# REQUIRED WORK
Convert the listing into a Markdown table with the columns Row and Entry, numbering each line and omitting blank lines. Begin at the line that contains "How far is exhaust" and continue through the end of the listing.

═════ INFORMATION GIVEN ═════

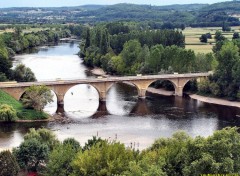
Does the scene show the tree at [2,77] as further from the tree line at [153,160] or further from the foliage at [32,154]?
the tree line at [153,160]

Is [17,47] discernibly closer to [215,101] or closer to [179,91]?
[179,91]

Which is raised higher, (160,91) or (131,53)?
(131,53)

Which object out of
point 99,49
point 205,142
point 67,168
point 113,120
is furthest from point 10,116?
point 99,49

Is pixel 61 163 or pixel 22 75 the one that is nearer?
pixel 61 163

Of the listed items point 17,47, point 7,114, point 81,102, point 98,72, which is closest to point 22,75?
point 81,102

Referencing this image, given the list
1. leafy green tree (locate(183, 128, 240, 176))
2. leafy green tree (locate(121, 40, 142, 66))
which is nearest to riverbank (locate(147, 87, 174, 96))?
leafy green tree (locate(121, 40, 142, 66))

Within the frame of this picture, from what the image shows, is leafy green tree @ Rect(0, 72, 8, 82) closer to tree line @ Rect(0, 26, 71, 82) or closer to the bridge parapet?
tree line @ Rect(0, 26, 71, 82)

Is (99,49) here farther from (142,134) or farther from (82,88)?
(142,134)

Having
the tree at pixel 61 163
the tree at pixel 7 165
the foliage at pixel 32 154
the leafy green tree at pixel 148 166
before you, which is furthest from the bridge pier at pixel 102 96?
the leafy green tree at pixel 148 166
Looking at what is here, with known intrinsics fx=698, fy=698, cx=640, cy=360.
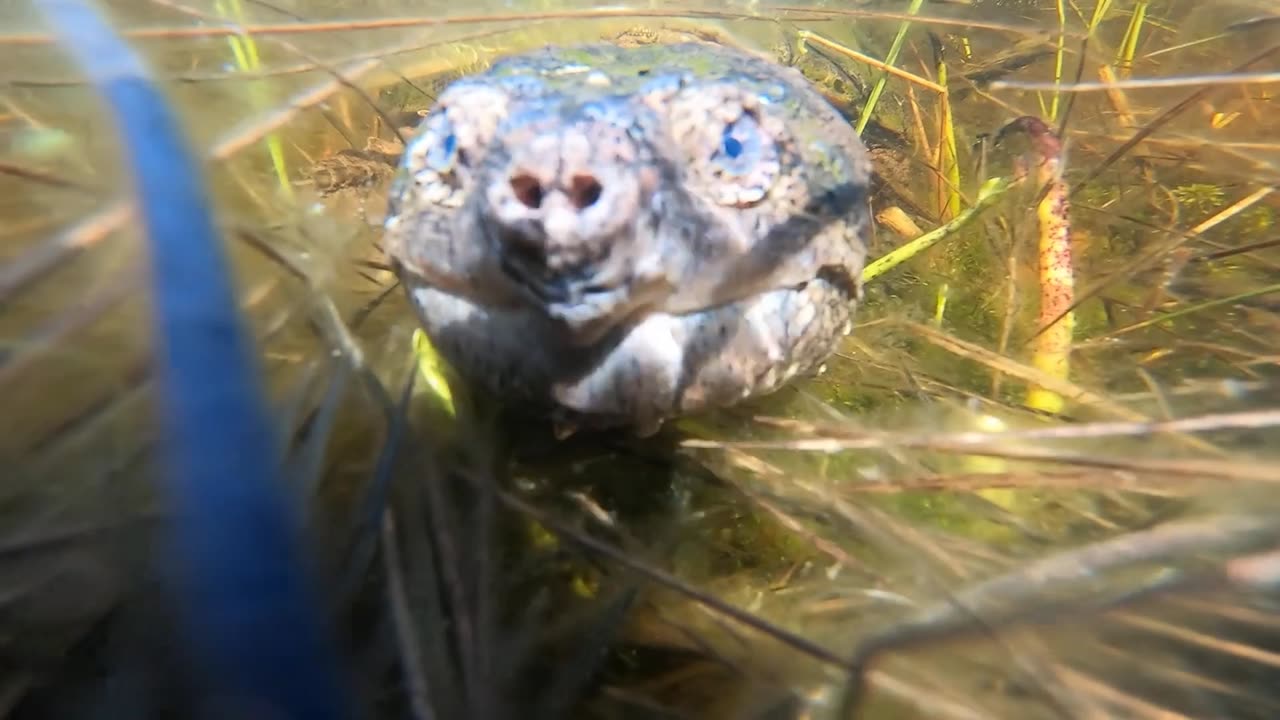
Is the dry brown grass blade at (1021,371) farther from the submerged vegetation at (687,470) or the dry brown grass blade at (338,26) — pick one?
the dry brown grass blade at (338,26)

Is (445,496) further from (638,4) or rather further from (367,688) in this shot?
(638,4)

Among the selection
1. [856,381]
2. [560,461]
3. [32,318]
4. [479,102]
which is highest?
[479,102]

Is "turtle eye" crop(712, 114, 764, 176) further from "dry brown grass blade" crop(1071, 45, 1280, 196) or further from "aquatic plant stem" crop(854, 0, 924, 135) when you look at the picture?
"dry brown grass blade" crop(1071, 45, 1280, 196)

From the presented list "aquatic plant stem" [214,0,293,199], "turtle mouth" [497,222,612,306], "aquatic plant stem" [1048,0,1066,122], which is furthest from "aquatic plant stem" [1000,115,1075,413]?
"aquatic plant stem" [214,0,293,199]

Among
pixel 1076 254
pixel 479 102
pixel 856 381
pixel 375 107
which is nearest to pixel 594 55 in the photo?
pixel 479 102

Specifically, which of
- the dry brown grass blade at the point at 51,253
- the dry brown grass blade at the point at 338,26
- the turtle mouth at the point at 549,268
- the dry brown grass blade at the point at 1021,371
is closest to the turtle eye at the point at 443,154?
the turtle mouth at the point at 549,268

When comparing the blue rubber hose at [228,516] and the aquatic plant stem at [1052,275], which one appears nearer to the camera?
the blue rubber hose at [228,516]
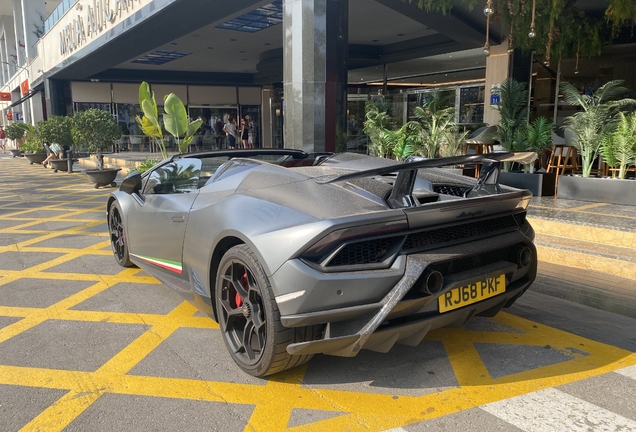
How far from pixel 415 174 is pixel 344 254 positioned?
575 mm

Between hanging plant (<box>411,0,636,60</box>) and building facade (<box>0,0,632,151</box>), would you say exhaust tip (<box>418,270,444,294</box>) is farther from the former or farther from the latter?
hanging plant (<box>411,0,636,60</box>)

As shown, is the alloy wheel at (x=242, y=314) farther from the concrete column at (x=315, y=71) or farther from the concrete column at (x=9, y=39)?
the concrete column at (x=9, y=39)

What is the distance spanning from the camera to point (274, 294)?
8.20 ft

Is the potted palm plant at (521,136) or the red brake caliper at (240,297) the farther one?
the potted palm plant at (521,136)

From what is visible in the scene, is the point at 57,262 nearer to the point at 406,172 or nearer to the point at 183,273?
the point at 183,273

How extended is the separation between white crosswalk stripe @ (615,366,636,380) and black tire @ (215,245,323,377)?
6.04ft

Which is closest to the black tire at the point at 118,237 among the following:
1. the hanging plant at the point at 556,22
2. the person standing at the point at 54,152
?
the hanging plant at the point at 556,22

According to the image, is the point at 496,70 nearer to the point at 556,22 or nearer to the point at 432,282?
the point at 556,22

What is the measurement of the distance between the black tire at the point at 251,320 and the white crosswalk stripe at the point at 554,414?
3.39 feet

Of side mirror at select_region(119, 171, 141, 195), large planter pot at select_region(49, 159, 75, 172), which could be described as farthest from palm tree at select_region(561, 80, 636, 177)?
large planter pot at select_region(49, 159, 75, 172)

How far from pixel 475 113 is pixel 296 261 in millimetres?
16863

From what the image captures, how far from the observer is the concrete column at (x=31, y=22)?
119ft

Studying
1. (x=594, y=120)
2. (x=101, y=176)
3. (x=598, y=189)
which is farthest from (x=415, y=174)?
(x=101, y=176)

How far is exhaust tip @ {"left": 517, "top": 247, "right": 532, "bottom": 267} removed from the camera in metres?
3.06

═════

# FINISHED TASK
| Row | Entry |
|---|---|
| 1 | How far is exhaust tip @ {"left": 517, "top": 247, "right": 532, "bottom": 267} removed from the camera in metres? |
| 2 | 3.06 |